Yes. So I think we have to have the discussions with the agency on the number of trials or also how trial designs will look like. We will, of course, take into account that sotatercept is on the market and how we will design the trial, reflecting sotatercept. At this point, we can't speculate on what the effect size on top of it would be, but we know that with the Phase II data, the profile, both on the efficacy and on the safety is the strongest one that we think in the prostanoid group. So we have a very strong confidence level on TPIP, and then we'll see what on top of it, sotatercept, how that would look like. We are also able, and you've seen this in the Phase II study, to reach higher doses and therefore have the opportunity to deliver significant efficacy impact, that may sometimes be an opportunity to also go to lower doses of sotatercept, which is a very good drug, but you always look at it in context of what is your overall benefit-risk, what is your safety profile. So I think that remains to be seen, but we will design the trial to make sure we can answer these questions.

Operator

Your next question comes from the line of Maxwell Skor with Morgan Stanley.

Speaker 16

Congrats on dosing the first DMD patient in the ASCEND trial. I was just hoping you could share any early operational and clinical insights into that experience? And how does your intrathecal delivery differentiate 1201 from other gene therapy approaches in DMD?

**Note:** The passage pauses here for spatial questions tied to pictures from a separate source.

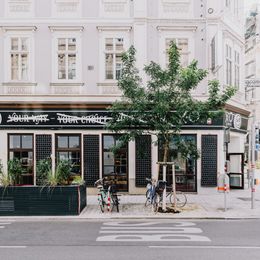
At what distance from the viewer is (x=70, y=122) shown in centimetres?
2086

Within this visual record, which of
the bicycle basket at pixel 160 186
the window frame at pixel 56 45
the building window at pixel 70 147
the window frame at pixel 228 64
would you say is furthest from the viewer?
the window frame at pixel 228 64

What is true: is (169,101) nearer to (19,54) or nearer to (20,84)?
(20,84)

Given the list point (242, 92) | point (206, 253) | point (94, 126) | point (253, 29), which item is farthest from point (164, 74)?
point (253, 29)

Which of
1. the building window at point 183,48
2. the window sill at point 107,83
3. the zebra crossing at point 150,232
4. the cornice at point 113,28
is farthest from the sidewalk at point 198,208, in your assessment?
the cornice at point 113,28

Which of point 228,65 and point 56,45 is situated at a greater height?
point 56,45

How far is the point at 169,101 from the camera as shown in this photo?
15.6 metres

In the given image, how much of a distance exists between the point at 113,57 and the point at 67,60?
7.00 ft

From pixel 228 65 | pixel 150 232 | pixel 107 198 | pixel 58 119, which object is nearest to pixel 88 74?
pixel 58 119

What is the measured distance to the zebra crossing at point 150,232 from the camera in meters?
10.8

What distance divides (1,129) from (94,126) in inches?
168

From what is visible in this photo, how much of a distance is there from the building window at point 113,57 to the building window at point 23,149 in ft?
15.3

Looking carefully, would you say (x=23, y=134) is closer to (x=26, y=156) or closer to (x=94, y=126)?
(x=26, y=156)

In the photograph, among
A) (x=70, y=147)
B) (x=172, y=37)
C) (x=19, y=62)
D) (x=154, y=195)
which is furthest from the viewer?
(x=19, y=62)

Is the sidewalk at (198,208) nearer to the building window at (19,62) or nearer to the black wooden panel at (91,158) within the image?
the black wooden panel at (91,158)
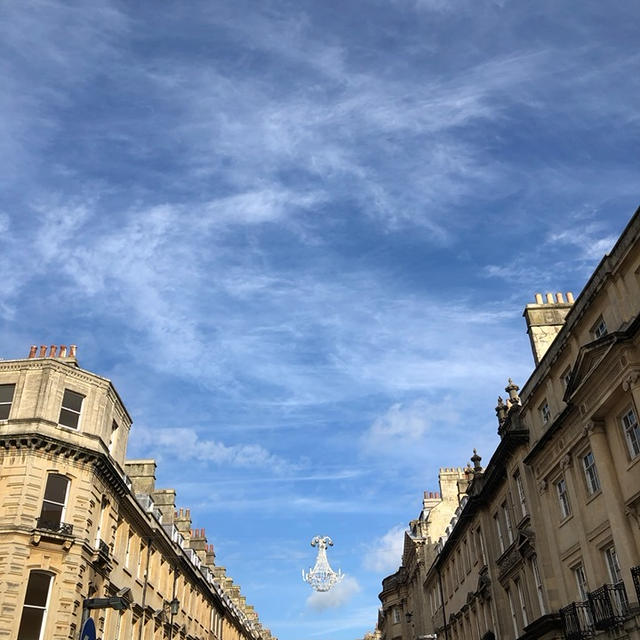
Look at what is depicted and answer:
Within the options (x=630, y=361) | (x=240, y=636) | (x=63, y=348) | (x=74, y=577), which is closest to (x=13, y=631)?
(x=74, y=577)

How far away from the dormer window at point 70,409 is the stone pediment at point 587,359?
2002 cm

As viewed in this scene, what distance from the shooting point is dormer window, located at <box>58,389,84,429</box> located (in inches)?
1201

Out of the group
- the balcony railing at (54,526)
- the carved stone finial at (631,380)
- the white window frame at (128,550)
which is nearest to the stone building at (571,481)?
the carved stone finial at (631,380)

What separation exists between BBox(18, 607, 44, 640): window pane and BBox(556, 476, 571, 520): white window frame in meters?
20.1

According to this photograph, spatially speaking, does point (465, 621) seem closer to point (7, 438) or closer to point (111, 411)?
point (111, 411)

So far, everything is going well. We need to be cautious about anything related to gene therapy currently. We are adopting a very careful strategy for every patient involved in this. It must be incredibly distressing for parents of children with this disease to witness recent developments in this area. When we acquired Motus four years ago, our goal was to support Bryan's vision that delivering treatment directly into the spinal canal would enhance safety and effectiveness. The initial animal studies confirmed those concepts. We are eager to see the human data, but we will proceed very carefully due to past experiences. Remember, one of the key benefits of intrathecal delivery is that it bypasses the first-pass effect in the liver. This allows us to use a smaller viral dose for patients, and despite that, the effectiveness we observed in muscle and cardiac tissue was impressive. Therefore, we believe this treatment may offer a profile of lower doses, higher effectiveness, and potentially greater safety when all is taken into account. I would like to add one more point. Martina, do you want to mention the other important issue that sets us apart from others in the gene therapy field for DMD?

Speaker 8

Yes. One of the advantages right now on the IT delivery that we have is that we do not have weight-based dosing in our study. And I think that is a different approach also.

Operator

We have now reached the end of our question-and-answer session. Ladies and gentlemen, this concludes today's call. Thank you all for joining. You may now disconnect.